Debunked:
Not to be taken seriously. The first thing I noticed was a schoolboy blunder in celestial mechanics: you don’t add velocities in the way that he did, you add energies, that’s to say the squares of the velocities. If an asteroid with an asymptotic approach speed of 5.6 km/s is going to hit Earth its impact speed (prior to air resistance) would be 12.5 km/s, not 17 km/s. We can therefore safely ignore the rest of his story. — Noted Astronomer
Straight from Andrew Cooper, “Scute,” at Talk Bloke. Fascinating information and speculation — but darn it I hate to see the Tusk scooped in this regard.
Fortunately, when it comes to orbital calculations and intuitive dynamic visualizations of the solar system the Tusk is more than its author. Can any readers analyze and verify the claims made by the Scute at Tall Bloke?

### Problem set
1. In the post about the asteroid claim, what impact speed does the astronomer give for an asteroid approaching Earth at 5.6 km/s?
2. Extend the post about the asteroid claim, picking up after its final sentence.
The entries after this point come from a different source.

### Entries provided
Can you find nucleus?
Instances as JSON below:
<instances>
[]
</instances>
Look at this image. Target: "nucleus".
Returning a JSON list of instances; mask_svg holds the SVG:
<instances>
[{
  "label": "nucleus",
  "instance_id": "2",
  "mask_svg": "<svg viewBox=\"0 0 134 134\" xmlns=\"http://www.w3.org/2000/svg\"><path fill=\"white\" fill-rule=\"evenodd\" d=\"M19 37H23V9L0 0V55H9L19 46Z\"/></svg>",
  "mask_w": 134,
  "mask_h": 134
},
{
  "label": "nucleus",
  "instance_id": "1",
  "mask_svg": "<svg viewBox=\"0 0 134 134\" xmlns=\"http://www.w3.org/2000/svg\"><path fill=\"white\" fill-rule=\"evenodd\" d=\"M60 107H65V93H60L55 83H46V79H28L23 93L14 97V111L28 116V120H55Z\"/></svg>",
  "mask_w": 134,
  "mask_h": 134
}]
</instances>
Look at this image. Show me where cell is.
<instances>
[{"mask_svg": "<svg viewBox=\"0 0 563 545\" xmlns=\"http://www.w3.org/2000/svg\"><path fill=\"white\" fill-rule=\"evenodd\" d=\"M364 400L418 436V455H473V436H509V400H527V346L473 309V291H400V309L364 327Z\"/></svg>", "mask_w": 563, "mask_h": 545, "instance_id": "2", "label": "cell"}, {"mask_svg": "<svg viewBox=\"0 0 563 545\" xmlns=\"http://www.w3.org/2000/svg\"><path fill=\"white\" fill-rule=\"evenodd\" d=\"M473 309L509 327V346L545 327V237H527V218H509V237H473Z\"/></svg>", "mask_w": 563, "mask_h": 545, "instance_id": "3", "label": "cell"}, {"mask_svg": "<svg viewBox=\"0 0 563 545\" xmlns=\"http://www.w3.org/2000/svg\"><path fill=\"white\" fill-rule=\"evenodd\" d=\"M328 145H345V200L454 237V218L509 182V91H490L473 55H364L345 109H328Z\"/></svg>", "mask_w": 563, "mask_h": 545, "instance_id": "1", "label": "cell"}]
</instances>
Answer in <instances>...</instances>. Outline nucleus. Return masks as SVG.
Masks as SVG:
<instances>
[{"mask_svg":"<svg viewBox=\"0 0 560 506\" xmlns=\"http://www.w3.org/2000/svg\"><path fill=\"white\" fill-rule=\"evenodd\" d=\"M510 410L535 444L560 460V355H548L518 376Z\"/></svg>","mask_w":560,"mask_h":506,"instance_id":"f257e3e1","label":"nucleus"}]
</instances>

### Answers given
1. 12.5 km/s, before air resistance, rather than 17 km/s.

2.
Hat Tip: Phil Clapham at the Society for Interdisciplinary Studies
Excerpt:
I will acknowledge that when NASA said that the Chebarkul meteor was not following along the same path as 2012DA14 they were right but only in a highly technical sense. Any fragment passing within a radius of a few thousand miles of the trajectory would not have impacted the other side of the Earth. But when considering the possibility of meteor showers, you have to think in terms of millions of miles, even for asteroidal showers such as the Geminids and the Quarantids, because the Earth takes days to travel through them. I think NASA was clutching at straws. You have to look at the bigger picture and besides, the proposition as put forward in this comment isn’t played out on a vast scale in solar system terms. – Andrew Copper at talk bloke
The Chelyabinsk Meteor and a possible link with 2012DA14
I think the idea of the Russian meteor being related to 2012DA14 should be resurrected. I say resurrected because the idea was so roundly slapped down by NASA within hours of the impact and never discussed again. Most of the information below was gleaned from NASA’s own JPL Horizons ephemeris for 2012DA14.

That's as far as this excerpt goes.